Motter's grand work is Mister X, which began in the early 1980s and has recently been rebooted in Dark Horse Presents and which deals with this idea quite a lot, but it's not the only comics work of his that examines it. I haven't read much Mister X, but Terminal City, in my mind, is a stronger work, as Motter not only creates a full-fledged vision of the future (the book is set in the "present" - 1995 - but because it's a 1930s vision of the future, it feels "futuristic" in many ways), but is able to give us many characters who are more fully formed than what I know of Mister X (with the caveat that I could be wrong, of course). So this seems like it ought to be a Mister X comic, but it's not. A few years ago, when I wrote about the final page of issue #1, Motter stopped to explain why it wasn't: the rights to Mister X were tied up in 1996, so Shelly Roeburg, who edited the series, suggested to Motter that he just create a new city. And so we get Terminal City, a marvelous comic that exists partly because of forces beyond Motter's control.
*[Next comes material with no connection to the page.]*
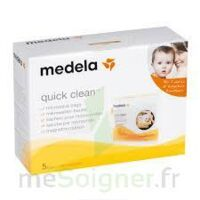 MEDELA QUICK CLEAN, bt 5 à GRENOBLE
Motter's interest in the "future" as envisioned by writers of the past is a clever way to get us into the story, as part of the fun of Terminal City is spotting all the references and jokes that Motter puts into the story.



Many writers do this, of course - a certain bearded Englishman comes to mind - but it's always a fun game, especially because Motter doesn't let them overwhelm the story. In the first issue alone, we get references to Mayor Orwell, who was replaced by Mayor Huxley (whom his closest confidantes call "Al"), while in the second series, the mayor is Herbert Welles. There's a Three Stooges-style comedy show starring actual monkeys called Hirno, Sino, and Speeckno. The Brave New World's Fair occurred, naturally, in 1984. Two unsavory characters are named Micasa and Sucasa, and they engage in a running "Who's On First" gag over the name of a famous painter. There's a political exile from Alacazar (which might be a typo, as it's later called "Alcazar," which, of course, also might be a typo) who's staying at the Herculean Arms, the famous hotel in Terminal City, which is owned by ancient film star Debussey Fields. The bar in the hotel is called The Elbow Room. Among the buildings in Terminal City is a giant statue's head, a remnant of the unfinished Colossus of Roads. The construction company at Cast Iron Beach is called Promethean. We meet Captain Habib, who's slowly revealed as an Ahab character, hunting a large albino gangster named L'il Big Lil, who arrives in the city from the town of Melville and says she'll meet her goons at Rick's Atomic Café.



Finally, there's a wanted poster with Mister X on it. And this is all in the first issue!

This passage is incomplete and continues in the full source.